TEXT EXTRACT |
Sunday, April 19, 2015

Formation - The Supreme Affirmation of Our Worth: The Wounds


“Every single person is worth all the blood of Christ.” (Christ is Passing By #81)

“Bring here thy finger and see my hands…” (Jn. 20, 27).

Caravaggio - The Incredulity of Saint Thomas.jpg

The Mercy of Forgiving Thomas and Leading His Hand Into the Wound


St. Josemaria Escriva: “How truly lovable is the Sacred Humanity of our God! – You ‘entered’ into the most holy Wound of your Lord’s right hand, and you asked me: ‘If one of Christ ‘s Wounds cleanses, heals, soothes, strengthens and kindles and enraptures, what will the five not do, open on the wood?’” (The Way #555).

                “This point refers to a mystical episode in the life of St. Josemaria, which he made anonymous in this text as was his custom. …We have the precise documentation. It happened in Burgos on 6 June 1938. He was going to the Monastery of Las Huelgas, where he was researching for his doctoral thesis. He was walking slowly, in the morning, praying. This is what he noted telegraphically that night:
                ‘Monday, 6 June: My morning prayer on my way to Huelgas guided by St. Joseph, with the light of the Holy Spirit, I entered into the Wound of the right hand of my Lord.’”

RECORDED INFORMATION |
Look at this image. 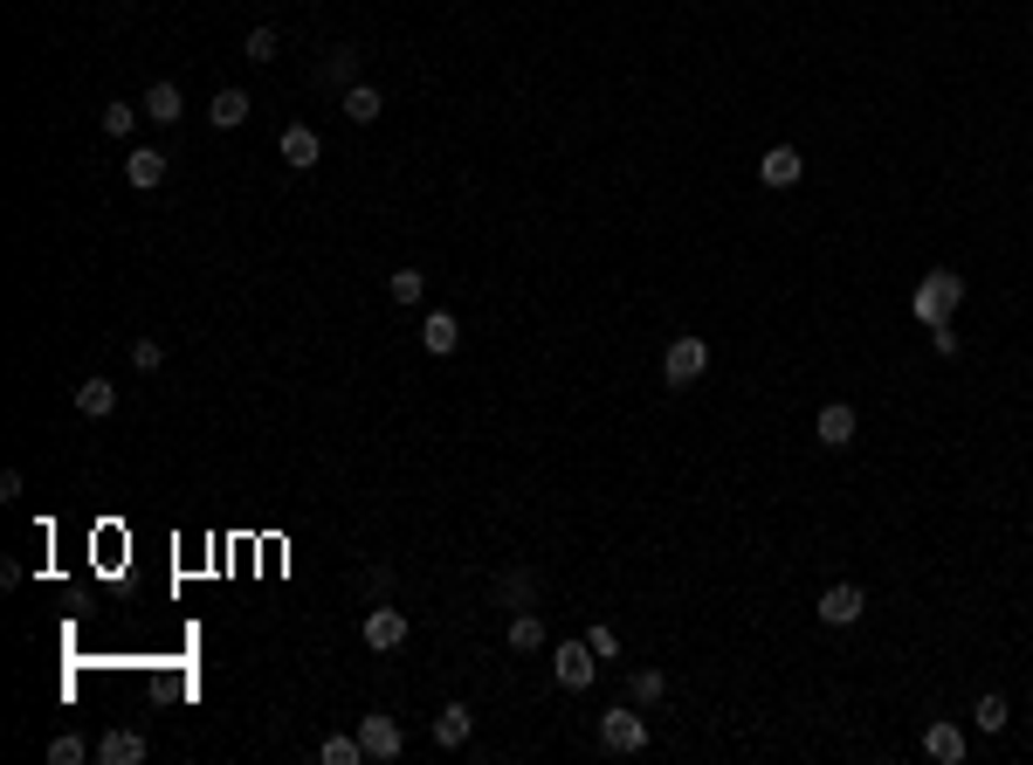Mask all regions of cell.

EXERCISE OBJECTIVE |
Answer these three questions about the post on Christ's Wounds:
1. Which work and number are cited for "Every single person is worth all the blood of Christ"?
2. In what city and on what date did the episode behind The Way #555 happen?
3. Why was St. Josemaria going to the Monastery of Las Huelgas?

EXERCISE OUTPUT |
1. Christ is Passing By #81.
2. Burgos, on 6 June 1938.
3. He was researching there for his doctoral thesis.